In fact, in a peer-reviewed study Taitel led last year, researchers found that the strongest predictors of HRA completion are the monetary value of incentives and the employer’s level of communication and organizational commitment.
In the study, organizational commitment was a metric that included communications, the level of employee involvement through committees and internal champions, and visible executive management leadership support through advocacy, program participation and allocation of resources.
“Perhaps the most important finding was that the higher the organizational commitment, the lower the incentive cost needed to be,” Taitel says.
BSBSMA’s Williams agrees. Communicating with employees in advance of an HRA launch can ensure employees have a clear understanding of what data from their HRA will be shared with their health plan and their employer, he says.
CASE IN POINT
Visible senior management support, an engaging wellness platform and meaningful data have been demonstrated at SPS New England (SPS), a Salisbury, Mass.-based construction services company with 211 subscribers.
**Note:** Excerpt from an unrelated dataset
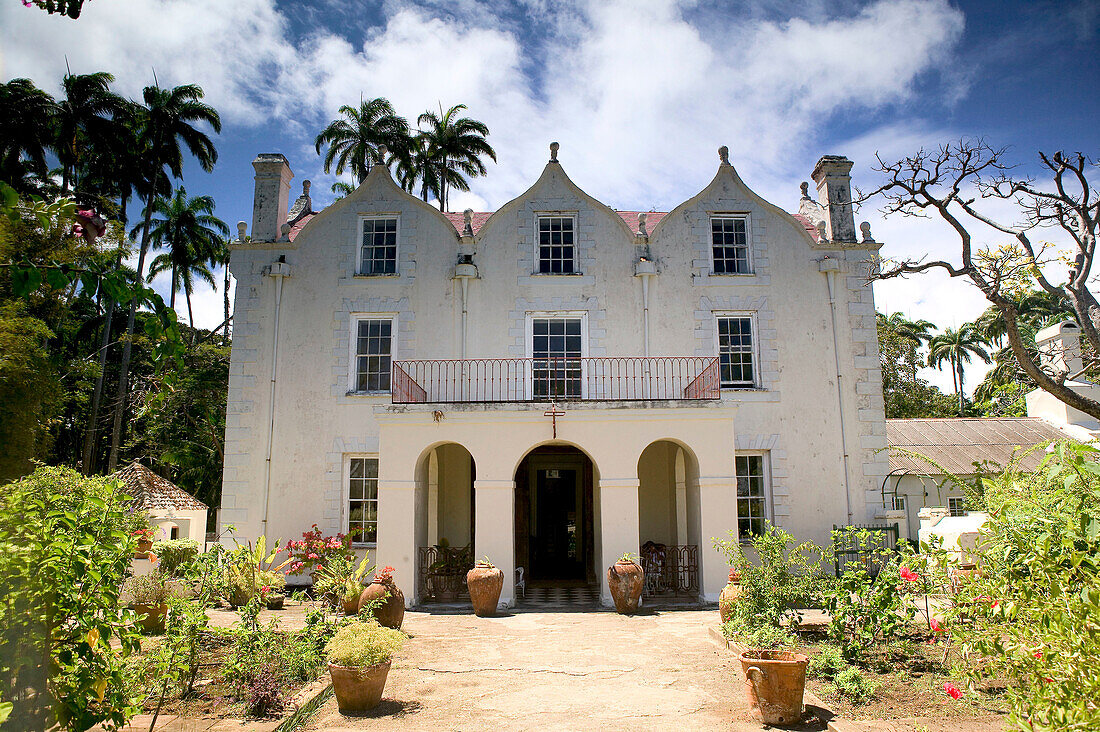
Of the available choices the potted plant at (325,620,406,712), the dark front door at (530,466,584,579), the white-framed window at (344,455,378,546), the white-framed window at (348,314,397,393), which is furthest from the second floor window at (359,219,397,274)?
the potted plant at (325,620,406,712)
Under SPS’s wellness program, which is offered through BCBSMA, employees who elect to participate receive a higher contribution (up to 20%) from the company on their health insurance premiums depending on several wellness factors. SPS’s goal is 100% participation, says the company’s CEO and chairman, Wayne Capolupo.
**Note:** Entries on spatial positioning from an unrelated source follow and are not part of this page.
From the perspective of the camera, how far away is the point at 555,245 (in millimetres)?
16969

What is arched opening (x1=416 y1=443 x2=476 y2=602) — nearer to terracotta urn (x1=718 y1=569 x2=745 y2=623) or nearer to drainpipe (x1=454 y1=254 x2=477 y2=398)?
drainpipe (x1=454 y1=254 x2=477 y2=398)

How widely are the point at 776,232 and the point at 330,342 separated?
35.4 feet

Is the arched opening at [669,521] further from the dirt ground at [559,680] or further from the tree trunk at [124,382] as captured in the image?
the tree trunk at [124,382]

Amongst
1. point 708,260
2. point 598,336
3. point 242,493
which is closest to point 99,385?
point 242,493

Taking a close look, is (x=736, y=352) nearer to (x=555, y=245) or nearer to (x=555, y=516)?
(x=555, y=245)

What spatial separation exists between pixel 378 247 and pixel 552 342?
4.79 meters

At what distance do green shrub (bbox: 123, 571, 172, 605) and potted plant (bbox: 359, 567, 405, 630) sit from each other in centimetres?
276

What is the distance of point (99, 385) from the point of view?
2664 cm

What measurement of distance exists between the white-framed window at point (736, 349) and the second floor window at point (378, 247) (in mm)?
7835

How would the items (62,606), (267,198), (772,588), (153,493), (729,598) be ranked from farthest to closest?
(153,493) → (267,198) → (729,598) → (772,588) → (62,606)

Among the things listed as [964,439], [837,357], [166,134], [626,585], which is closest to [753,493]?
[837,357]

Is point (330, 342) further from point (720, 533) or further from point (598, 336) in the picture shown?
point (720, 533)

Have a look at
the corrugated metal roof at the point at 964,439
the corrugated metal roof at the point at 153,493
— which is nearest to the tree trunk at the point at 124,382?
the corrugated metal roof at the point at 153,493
Participation includes completing the BCBSMA online HRA, as well as being individually screened for tobacco use and three health metrics (BMI, blood pressure and cholesterol) and setting goals to maintain or improve those metrics over the coming year. BCBSMA wellness consultants work with SPS to run analytics on the HRA data and identify population health risks, which inform future interventions.
“SPS’s company contributions to health insurance premiums are based not only on employee participation but also on whether employees meet the health goals they set for themselves,” Capolupo says. “In the long run, it is our hope that by focusing employees on their own health issues and high-risk behaviors, and providing services to attenuate those risks, that employee wellness will improve and lost time and claims will be reduced. As a result, SPS’s health insurance premium will be reduced.”
DIG DEEPER
Historically, HRAs were mortality based and data didn’t go far. Today, data analytics get more mileage out of HRAs.
“Analysis of HRA data at the population level is used to support client decision making by analyzing how current health risks impact future health status, costs, productivity and disability, by identifying the most appropriate health strategies to support a population and by monitoring health status and health changes over time.” CIGNA’s DeMusis says.
By employing the University of Michigan HRA and Trend Management System, CIGNA is able to forecast costs and health status, use targeted improvement strategies and recommend the optimal outreach method to engage individuals, according to DeMusis.
But, in today’s economy, can employers afford to implement full-scale HRAs? Overwhelmingly, experts believe employers can’t afford not to implement an HRA as part of an overall wellness program.
“These programs can help employers reduce turnover, increase productivity, improve employee health and help potentially high-risk individuals from becoming future high-cost claimants,” says SMART Consulting’s Mowery.
HRAs typically cost just pennies per member per month. It’s a small investment with high potential for return.
However, there’s no real ROI for an HRA alone, according to Taitel, who asserts that the value of an HRA comes in measuring the changes in health risks over time. Large employers can link HRAs to claims data to see actual changes in costs.
However, the real key is link HRAs back to meaningful interventions. To secure true value, employers must take the information and use it to build tailored and useful health and wellness programs.
Tracey Walker is a senior editor with Advanstar Communications.